Não tenho preconceito algum contra as novas mídias. Aquele modelo clássico de poucos órgãos - que falavam para todo mundo ao mesmo tempo - caiu. Houve um "estilhaçamento" radical, centenas de milhares de blogs e sites falam para públicos localizados. É uma coisa completamente estilhaçada, uma novidade. Não se sabe aonde é que vai dar. O que sabe, com certeza, é que a única coisa que salva a imprensa tradicional é a credibilidade. Eis aí um valor que vai permanecer, em meio ao vendaval. O que salva o The New York Times, por exemplo, é que no dia em que você lê uma notícia como “Bin Laden morreu” num blog, você vai correndo ao site do NY Times para ver se é verdade".

Como surgiu a ideia do documentário Canções do exílio?
GMN: "Em janeiro de 1972, Caetano Veloso voltou do exílio e fez um show no Recife, no Ginásio de Esportes Geraldo Magalhães, o “Geraldão”, que ainda existe. Fui entrevistá-lo.

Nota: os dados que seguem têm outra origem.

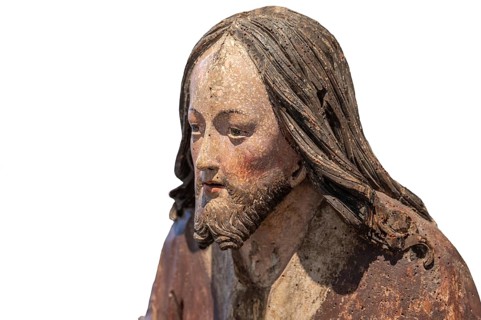 Head of Christ, detail of the Palmesel, wooden figure around 1520, on a white background, Diözesan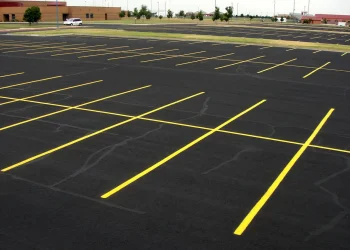 freshly painted yellow parking lot lines at maize high school in maize kansas
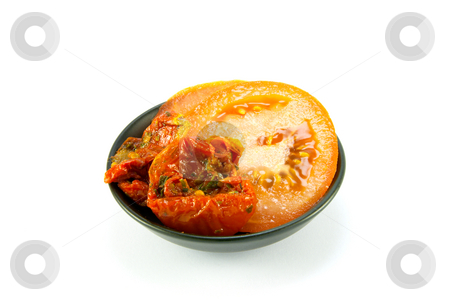 To use this stock image in your creative project, please select the size you need over to the right and click the "Add to Cart" button.
Your downloaded image will come with the Cutcaster watermark removed so don’t worry about the watermark you see on this page. Sun Dried Tomatoes and Tomato Slices stock photo, Sun dried tomatoes and slices of tomatoes in a small black bowl on a white background by Keith Wilson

Não lembro se foi por conta própria ou se alguém me pediu. Caetano Veloso foi a primeira pessoa famosa que entrevistei. Naquela época, entrevistei também Gilberto Gil.

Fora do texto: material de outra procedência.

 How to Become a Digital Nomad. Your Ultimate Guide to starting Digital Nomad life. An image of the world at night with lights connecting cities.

Em 2010, resolvi fazer o documentário “Canções do Exílio”, porque queria pegar o depoimento dos dois hoje, quase 40 anos depois da volta do exílio, para fechar um ciclo. Em qualquer profissão - não interessa se você é jornalista ou gari, astronauta ou artesão - é preciso ter um lema, uma bandeira para seguir. Entre outras quinhentas mil bandeiras que eu poderia escolher do jornalismo, há uma que elegi pra mim: “Fazer jornalismo é produzir memória”. É minha modesta contribuição como jornalista: produzir memória para o Brasil".